» **Problems to work on**
• A. According to the blog post about weight, what caused the writer to regain the weight after once losing a large amount?
• B. Carry the blog post about weight forward from its last sentence, in the same voice.

What’s Embarrassing

Thursday, January 14, 2021

You know what’s embarrassing? I do. I recently saw a picture of a co-worker a few years ago, when she was, in her words, enormous. Now, she looks healthy and young and happy and to see her now, you’d never know she used to be even slightly overweight. Her response? “That’s so embarrassing…”

I left the room and thought about it, then replied via text:

Convo.jpg

It hit me hard. Not only is she now the embodiment of how I want to be, but it just underscored my repeated failures on this front. I’ve done fairly well in the past, dropping 80 pounds at one point, but an injury led to bedrest, which led to the pounds coming back and bringing friends.

I am the heaviest I’ve ever been. I have long ago surpassed the younger me’s “if I ever get over 300 pounds, just drag me out back and shoot me.” No one has obliged, much to my chagrin.

See, here’s the thing. I know how to lose weight. I know what matters and what doesn’t, I know the actions I need to take, I know the pitfalls and the triggers and the threats. I know what foods I need to eat or not eat and in what quantities, I know that I can’t start off and run a marathon tomorrow; it starts with baby steps. But man, oh, man, is that not enough.

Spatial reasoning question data
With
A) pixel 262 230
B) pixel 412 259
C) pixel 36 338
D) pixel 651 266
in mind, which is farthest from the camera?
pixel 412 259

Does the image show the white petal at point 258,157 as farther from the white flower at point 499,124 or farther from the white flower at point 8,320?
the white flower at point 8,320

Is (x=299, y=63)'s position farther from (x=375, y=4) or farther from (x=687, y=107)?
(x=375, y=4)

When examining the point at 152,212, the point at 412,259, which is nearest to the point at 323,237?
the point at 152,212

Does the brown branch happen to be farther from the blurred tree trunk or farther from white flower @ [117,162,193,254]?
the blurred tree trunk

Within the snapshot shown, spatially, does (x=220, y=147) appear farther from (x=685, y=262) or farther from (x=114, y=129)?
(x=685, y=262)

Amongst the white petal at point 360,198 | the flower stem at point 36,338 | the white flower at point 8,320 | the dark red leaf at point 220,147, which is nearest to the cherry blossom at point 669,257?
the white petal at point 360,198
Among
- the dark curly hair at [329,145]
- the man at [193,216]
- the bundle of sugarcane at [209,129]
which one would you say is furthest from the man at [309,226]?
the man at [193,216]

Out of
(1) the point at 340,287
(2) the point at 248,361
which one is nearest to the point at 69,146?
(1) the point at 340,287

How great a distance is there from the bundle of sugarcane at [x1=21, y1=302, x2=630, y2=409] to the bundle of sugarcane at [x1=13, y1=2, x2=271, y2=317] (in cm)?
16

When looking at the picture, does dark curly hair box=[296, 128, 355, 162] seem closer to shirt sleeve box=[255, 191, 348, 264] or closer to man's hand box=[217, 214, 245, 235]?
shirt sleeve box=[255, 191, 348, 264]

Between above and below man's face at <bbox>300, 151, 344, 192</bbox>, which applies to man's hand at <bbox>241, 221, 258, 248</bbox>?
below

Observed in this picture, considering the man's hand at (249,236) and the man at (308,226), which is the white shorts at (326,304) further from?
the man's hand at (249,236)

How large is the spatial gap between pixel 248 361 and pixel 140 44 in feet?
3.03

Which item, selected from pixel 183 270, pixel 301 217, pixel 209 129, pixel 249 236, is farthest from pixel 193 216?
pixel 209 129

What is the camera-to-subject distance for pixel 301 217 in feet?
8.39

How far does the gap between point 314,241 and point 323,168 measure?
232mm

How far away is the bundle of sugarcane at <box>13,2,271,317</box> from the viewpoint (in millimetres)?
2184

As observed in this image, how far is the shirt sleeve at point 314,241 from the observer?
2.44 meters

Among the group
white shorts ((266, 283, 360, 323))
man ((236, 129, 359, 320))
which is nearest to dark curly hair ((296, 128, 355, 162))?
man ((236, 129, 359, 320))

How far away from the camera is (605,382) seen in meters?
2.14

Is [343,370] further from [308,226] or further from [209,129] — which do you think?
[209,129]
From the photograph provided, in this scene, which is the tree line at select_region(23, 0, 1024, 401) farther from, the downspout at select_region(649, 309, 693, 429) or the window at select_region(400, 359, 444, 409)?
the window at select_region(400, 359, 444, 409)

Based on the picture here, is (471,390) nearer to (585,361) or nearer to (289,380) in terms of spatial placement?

» **Outputs**
• A. An injury led to bedrest, and the pounds came back.

• B.
It’s not enough to know that, as my co-worker said up there, having some fresh veggies in the afternoon will help with hunger through the night. It’s not enough to know that a serving size is usually way less than half of what we think it is. It’s not enough… which makes me feel like I’m not enough. Ever.

And maybe that’s the crux of the problem. It’s got to be mental, right? I’ve got to be mental? Why else would I do so well in the mornings only to sabotage myself every night?

I just keep thinking it has to be easier than this. I am constantly going and doing and have a basically non-stop schedule, but once again, it’s not enough. I barely have time to make food, much less make “special” food or something different for myself than for my husband than for my kids. I’m a picky eater, but don’t let him fool you—he is, too. He slips in and out of being “good” just as much as me, and often drags me with him one way or the other. I’m just too tired all the time to care to argue or change or do any differently. I’m here. Some days, that’s it. I am so heartsick and soul tired that it’s hard to make anything else feel like it matters. And the part that I KNOW says that if I just got a little healthier, I’d sleep better. If I slept better, my day would improve. If my day would improve, I would not dread it so much. If I wouldn’t dread it so much, I wouldn’t be so heartsick and soul tired.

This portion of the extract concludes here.